Retirement & Financial Planning Report

Newly offered legislation in the House has again stirred consideration of allowing persons other than federal employees and retirees and eligible family members into the FEHB program.

That idea has been raised for more than a decade by members of both political parties seeking to expand coverage options for private sector people who currently lack employer sponsored health insurance. Even implementation of the Affordable Care Act will not provide complete coverage for that population.

The most recent proposal, which was introduced on a bipartisan basis, tracks many similar prior plans in asserting that the FEHB is a model program with a structure already in place that could be easily adapted to a broader enrollment pool. However, employee organizations always have been opposed, arguing that the federal population would become second-class citizens in their own program, if overwhelmed by the number of outside enrollees.
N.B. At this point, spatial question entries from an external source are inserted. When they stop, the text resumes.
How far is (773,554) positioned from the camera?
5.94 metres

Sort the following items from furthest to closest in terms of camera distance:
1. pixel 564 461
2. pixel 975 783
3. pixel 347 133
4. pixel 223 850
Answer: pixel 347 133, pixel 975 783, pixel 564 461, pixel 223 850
That would especially be the case if the new population would be allowed to mix in with the existing FEHB enrollee pool, whose demographics and claims rates are well established. Adding others would have an unknown impact, but the organizations fear the effect would be a negative one.

The idea most recently was raised in 2009 when the ACA was under consideration but was not studied thoroughly at the time. The most recent look into the issue apparently came in a 2006 Congressional Research Service report noted that most proposals offered over time would “separate the risk pools for the newly qualifying eligibles from the currently existing pool of eligibles. In this case, premiums for the new group could potentially be higher than premiums for the existing federal pool, because the new pool wouldn’t have the advantage of spreading the risk across 8.2 million people. As a result, premiums for the expanded FEHB might not be significantly less expensive than other individual or small group options available in the market today.”

In other words, to make such an expansion attractive to the currently uninsured population, there would be pressure to combine the risk pools, with the current FEHB population subsidizing the newcomers.